Centuries ago, when transport for goods and travellers was most conveniently done by water, people settled in coastal towns. Later, sea ports attracted major industries like ship-building and mining. Later still, seaside centres grew up in places convenient for day trips by rail from urban centres.
With the passage of time, functions change. Towns have to readjust and find new purpose. This is often tricky for coastal places, even those which on the surface look to be thriving as tourist destinations. Appearances aren’t everything. Blessed with a beautiful location, coastal towns are also cursed: by poor transport links, by long-term decline as tourist markets shifted abroad, and also by struggling public services. It’s hard to run schools and hospitals (and all the rest) efficiently, and to attract well-qualified staff, when half the catchment area is in the sea.
On top of this, Covid-19 is now taking a particularly serious toll on coastal economies. But many of the problems now being so dramatically exposed were brewing long before the virus. A report published by the Centre for Towns in the early months of the epidemic noted that the first shutdown was having a disproportionate effect on coastal towns. This was because they already lacked resilience, having experienced longer term economic decline, under-employment and low levels of investment. And of course, economic problems translate into the personal: towns on the coast, alongside former industrial towns, propped up the league table for social wellbeing.

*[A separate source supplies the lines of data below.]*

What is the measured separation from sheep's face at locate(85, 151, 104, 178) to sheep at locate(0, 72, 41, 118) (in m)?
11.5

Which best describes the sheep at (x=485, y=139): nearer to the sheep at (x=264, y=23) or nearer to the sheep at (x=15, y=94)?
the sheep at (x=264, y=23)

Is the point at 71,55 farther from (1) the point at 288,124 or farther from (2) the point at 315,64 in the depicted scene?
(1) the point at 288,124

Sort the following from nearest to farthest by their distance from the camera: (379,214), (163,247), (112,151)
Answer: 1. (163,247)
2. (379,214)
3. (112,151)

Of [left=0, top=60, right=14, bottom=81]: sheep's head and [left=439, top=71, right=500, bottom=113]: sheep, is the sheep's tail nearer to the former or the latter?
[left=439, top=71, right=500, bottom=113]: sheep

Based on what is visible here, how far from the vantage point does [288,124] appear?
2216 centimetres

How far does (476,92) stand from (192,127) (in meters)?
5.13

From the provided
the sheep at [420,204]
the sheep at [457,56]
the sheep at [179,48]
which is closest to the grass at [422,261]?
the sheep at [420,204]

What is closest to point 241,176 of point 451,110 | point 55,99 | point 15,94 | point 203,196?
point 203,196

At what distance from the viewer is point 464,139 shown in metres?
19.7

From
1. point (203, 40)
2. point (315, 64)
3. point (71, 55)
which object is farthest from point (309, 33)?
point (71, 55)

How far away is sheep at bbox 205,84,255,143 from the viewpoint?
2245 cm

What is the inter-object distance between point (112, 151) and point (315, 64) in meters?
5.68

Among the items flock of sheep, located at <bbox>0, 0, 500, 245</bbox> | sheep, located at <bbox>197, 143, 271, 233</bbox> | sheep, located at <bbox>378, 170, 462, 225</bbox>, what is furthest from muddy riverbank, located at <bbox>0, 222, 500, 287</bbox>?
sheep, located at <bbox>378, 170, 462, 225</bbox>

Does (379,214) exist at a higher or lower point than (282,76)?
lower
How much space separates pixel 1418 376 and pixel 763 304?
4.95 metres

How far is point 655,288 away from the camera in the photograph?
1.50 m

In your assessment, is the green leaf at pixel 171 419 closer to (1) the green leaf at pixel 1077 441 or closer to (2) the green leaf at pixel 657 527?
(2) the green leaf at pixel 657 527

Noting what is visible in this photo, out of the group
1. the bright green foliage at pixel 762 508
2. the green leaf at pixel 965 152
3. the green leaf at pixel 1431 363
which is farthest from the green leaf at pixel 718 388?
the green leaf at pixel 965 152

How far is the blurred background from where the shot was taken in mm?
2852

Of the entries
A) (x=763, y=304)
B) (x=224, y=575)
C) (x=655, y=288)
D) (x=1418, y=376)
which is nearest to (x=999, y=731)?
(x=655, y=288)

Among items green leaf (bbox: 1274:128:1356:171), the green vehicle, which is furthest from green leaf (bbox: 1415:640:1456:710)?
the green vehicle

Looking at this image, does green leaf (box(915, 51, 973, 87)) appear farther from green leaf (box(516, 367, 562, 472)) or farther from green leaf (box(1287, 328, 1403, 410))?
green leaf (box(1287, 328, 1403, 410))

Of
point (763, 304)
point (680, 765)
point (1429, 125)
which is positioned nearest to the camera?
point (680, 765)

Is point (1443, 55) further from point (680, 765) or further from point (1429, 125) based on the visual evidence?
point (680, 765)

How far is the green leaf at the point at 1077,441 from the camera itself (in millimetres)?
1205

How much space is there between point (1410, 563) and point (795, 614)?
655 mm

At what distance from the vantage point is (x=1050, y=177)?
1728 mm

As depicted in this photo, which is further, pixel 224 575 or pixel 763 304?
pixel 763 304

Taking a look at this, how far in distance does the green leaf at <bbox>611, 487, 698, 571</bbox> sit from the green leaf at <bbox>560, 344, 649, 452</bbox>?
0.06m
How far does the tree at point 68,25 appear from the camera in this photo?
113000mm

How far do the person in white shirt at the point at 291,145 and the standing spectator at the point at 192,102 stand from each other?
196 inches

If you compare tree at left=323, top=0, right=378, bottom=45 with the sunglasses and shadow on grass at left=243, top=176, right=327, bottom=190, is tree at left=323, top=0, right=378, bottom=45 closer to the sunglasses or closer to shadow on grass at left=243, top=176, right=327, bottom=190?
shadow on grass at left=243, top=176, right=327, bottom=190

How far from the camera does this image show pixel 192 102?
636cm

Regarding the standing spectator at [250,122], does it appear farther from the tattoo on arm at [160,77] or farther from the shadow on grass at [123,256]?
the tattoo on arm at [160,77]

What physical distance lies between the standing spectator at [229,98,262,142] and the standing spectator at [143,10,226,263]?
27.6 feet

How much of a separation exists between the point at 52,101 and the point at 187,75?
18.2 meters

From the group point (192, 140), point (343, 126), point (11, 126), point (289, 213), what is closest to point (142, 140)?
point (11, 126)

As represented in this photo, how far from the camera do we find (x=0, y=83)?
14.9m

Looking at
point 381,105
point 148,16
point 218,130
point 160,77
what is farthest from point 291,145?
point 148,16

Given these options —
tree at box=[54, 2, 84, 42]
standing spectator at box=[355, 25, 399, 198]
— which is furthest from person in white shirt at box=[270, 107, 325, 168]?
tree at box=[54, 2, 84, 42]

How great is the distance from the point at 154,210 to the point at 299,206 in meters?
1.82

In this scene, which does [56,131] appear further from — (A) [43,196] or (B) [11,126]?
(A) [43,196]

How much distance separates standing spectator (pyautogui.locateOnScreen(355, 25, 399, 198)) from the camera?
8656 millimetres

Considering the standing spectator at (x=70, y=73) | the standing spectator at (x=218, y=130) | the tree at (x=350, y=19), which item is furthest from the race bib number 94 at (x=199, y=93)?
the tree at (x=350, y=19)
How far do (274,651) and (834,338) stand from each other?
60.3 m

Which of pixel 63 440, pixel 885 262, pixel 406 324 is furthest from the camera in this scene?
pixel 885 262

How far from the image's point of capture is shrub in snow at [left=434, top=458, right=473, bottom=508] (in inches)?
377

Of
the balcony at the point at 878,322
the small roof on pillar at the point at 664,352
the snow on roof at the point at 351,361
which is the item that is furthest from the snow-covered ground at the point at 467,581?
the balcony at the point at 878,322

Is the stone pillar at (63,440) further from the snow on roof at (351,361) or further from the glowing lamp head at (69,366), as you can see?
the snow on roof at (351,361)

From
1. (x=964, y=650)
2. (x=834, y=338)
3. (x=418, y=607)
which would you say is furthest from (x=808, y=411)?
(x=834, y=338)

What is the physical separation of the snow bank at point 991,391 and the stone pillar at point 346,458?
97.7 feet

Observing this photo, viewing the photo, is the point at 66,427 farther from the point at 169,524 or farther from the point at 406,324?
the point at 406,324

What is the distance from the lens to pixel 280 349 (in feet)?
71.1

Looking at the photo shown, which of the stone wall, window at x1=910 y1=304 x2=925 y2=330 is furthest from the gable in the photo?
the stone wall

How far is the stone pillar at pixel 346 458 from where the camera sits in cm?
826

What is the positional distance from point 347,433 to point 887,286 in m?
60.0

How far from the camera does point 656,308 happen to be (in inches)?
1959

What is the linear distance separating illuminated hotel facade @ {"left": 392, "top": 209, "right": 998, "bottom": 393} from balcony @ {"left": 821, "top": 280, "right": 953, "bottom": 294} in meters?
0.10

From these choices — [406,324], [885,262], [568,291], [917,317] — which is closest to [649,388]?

The industry which had apparently been keeping such towns afloat, tourism, finds itself in deep trouble, despite the promise that more Brits will in future be holidaying in the U.K. This may indeed materialise, but not yet. It won’t work under Covid conditions. In fact, Covid dangers intensify where tourists have refused to stay away, even with most businesses and facilities closed.
The main problem is, though, structural: tourism with its under-employment, poorly paid and insecure seasonal work, set against a booming market for holiday lets and second homes that drives up costs of starter homes. And now another factor in the mix is the retreat from urban areas into rural and coastal communities, where virus levels are perceived as lower and working from home is a growing possibility. The imbalance between housing costs and local wage levels is widening fast.
To help coastal towns out of their malaise requires serious investment. I’d suggest that investing in people and townscapes is as important as the very obvious needs to upgrade transport infrastructure. There are two obvious ways forward.
Right now, tourism is doing so badly that the Office for National Statistics has paused on collecting data. But it is a major industry, and will bounce back after Covid. There is a rising interest in taking holidays closer to home, and at some point we’ll need to attract back overseas visitors. To answer that demand, many tourist spots on the coast will need to spruce up, offering better hotels and facilities. That includes improving public spaces and how we present heritage assets. Above all, though, tourism is about people. Here is a prompt to improve training and career paths in hospitality. Locally accessible qualifications, leading to better paid and more secure jobs, would set up tourism for the long term, and encourage young people to stay local.
But tourism is not enough on its own. There has to be further diversification, and this demands imagination as well as finance. As people did in the past when times changed, the sea ports must re-adjust. In this, the sea can be an asset, and not just an ornament to bring in the visitors.
In the run-up to the 2019 general election we tried to highlight how our own coastal location could be used to regenerate the area. Some of this was a neat fit with Labour’s Green Industrial Revolution. Both Scarborough and Whitby are well-positioned to service off-shore windfarms. A coastal light rail would improve internal communications, helping people move into work that’s not currently accessible – and it would be a tourist attraction in its own right. The borough’s main provider of skilled jobs, the coachbuilder Plaxton, was lined up for a government-backed contract to build green buses. But Covid has hit that market hard, and instead there are job losses at the company.
So the message is not to have too many eggs in one basket. Encouraging economically active people to settle in coastal communities is not all bad, if it is balanced by truly affordable housing for struggling locals. A thriving permanent population adds resilience to local hospitality outlets and to other services. The full-fibre broadband offer, so derided when proposed by Labour last year, could be a vital tool of regeneration. It would be a boost in particular to small businesses and the self-employed, collectively an important sector.
These are not simple issues, but there is promise, given the political will. It’s certainly a conversation that we need to be having.
Gill Cookson is an economic historian specialising in British industrialization. She is chair of Scarborough and Whitby CLP, writing here in a personal capacity.